Their approaches to winning couldn't be any more disparate. But, if the cards fall right – it wouldn't be that hard to imagine – these two organizations could meet in the season's first game and the last. How they try to get to the Super Bowl will be a journey as different as how these two teams were built.


  • Former Viking Martin Nance is trying to hook on with the Steelers, but has struggled thus far through training camp.

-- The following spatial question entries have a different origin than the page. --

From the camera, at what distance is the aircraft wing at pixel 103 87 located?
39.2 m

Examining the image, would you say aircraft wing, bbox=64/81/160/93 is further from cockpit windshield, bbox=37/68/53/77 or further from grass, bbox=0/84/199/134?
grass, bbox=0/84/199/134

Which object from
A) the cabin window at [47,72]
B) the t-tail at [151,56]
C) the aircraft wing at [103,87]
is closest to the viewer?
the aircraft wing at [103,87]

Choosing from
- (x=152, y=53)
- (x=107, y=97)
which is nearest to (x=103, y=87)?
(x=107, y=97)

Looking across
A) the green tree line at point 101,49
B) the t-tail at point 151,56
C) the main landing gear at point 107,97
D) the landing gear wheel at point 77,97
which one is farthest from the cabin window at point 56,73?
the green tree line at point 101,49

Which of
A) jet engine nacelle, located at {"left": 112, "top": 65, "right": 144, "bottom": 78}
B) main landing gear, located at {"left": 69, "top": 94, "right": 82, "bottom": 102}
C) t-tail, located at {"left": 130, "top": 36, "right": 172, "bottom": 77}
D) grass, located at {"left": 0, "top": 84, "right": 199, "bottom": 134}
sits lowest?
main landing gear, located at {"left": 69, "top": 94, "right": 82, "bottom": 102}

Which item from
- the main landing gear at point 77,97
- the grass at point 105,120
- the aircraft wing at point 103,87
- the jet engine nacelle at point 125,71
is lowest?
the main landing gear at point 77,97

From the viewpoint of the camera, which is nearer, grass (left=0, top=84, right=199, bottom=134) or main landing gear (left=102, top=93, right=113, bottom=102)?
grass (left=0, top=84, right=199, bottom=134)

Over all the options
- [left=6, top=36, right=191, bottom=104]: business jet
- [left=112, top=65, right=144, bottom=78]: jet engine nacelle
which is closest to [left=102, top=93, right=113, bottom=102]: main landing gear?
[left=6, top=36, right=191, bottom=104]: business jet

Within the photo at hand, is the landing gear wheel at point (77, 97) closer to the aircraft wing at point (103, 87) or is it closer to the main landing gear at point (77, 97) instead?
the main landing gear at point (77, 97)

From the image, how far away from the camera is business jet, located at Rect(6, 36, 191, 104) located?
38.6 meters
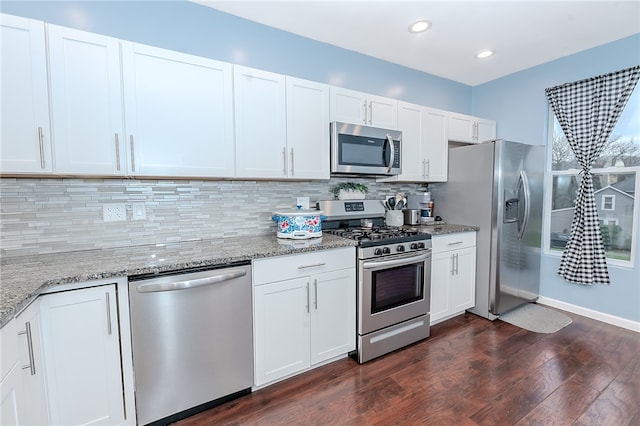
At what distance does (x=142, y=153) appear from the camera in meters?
1.78

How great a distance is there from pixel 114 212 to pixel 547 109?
425cm

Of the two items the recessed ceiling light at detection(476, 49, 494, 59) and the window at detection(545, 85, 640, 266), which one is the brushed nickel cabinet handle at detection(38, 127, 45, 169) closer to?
the recessed ceiling light at detection(476, 49, 494, 59)

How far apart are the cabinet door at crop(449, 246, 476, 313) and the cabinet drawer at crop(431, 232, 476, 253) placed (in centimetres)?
6

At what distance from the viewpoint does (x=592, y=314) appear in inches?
115

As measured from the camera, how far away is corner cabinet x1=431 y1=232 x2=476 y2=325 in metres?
2.70

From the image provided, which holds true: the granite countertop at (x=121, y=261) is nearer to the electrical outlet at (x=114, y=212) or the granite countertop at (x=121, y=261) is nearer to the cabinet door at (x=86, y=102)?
the electrical outlet at (x=114, y=212)

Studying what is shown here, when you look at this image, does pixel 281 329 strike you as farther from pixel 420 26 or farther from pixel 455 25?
pixel 455 25

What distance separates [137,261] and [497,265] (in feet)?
9.93

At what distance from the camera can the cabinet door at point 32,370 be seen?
1.11 metres

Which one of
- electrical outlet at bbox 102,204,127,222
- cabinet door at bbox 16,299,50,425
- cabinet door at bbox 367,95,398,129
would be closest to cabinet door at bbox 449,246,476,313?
cabinet door at bbox 367,95,398,129

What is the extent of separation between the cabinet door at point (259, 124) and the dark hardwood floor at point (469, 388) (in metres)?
1.52

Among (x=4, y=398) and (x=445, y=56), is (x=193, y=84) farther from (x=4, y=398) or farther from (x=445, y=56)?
(x=445, y=56)

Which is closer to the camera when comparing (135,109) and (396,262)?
(135,109)

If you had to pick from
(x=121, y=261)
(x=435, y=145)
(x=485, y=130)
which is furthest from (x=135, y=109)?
(x=485, y=130)
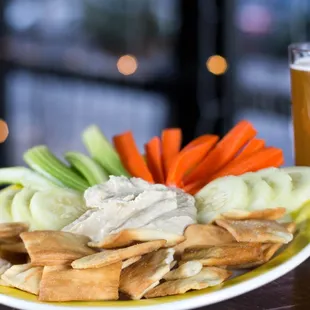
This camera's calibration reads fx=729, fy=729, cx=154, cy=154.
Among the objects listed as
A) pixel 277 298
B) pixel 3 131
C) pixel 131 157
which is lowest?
pixel 3 131

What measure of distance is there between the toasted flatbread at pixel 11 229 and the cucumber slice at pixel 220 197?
226 millimetres

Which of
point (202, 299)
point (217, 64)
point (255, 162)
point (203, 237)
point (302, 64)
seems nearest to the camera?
point (202, 299)

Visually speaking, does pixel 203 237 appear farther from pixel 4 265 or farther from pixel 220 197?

  • From the Things Could Be Worse Department comes this: Remember the malaise over not getting Percy Harvin signed before the start of camp? The Packers are in their 11th day of training camp and first-round pick B.J. Raji remains unsigned. Considering the Packers are moving from a 4-3 to a 3-4 defense this season, it was expected Raji would get signed on time to compete for the starting nose tackle spot. What makes it worse for the Packers was that Raji took a flight out of Green Bay to Chicago at 6 p.m. Tuesday – sending the clear message that his holdout will continue into the future.

  • Alex Mortensen, the son of ESPN's Chris Mortensen, was released by the Titans Tuesday. The elder Mortensen was on hand for Sunday's Hall of Fame Game and his son got a chance to play in the second half. NBC cameras showed a slow motion replay of the elder Mortensen reacting to his son throwing an interception that was returned for a touchdown. Apparently, national exposure like that doesn't deserve keeping a roster spot.

  • From the "What the…?" Department comes this: The Jaguars released their initial depth chart on their team website Tuesday. Former Viking Troy Williamson is listed as one of the starters at wide receiver.

  • Many teams have posted preseason depth charts on their official team websites. As of early Wednesday morning, the Vikings weren't one of them.

  • The ratings for the Sunday Night Baseball game between the Yankees and Red Sox drew 2.8 million viewers. The NFL preseason opener between the Titans and Bills drew 4.5 million viewers. It's easy to see which sport is more popular.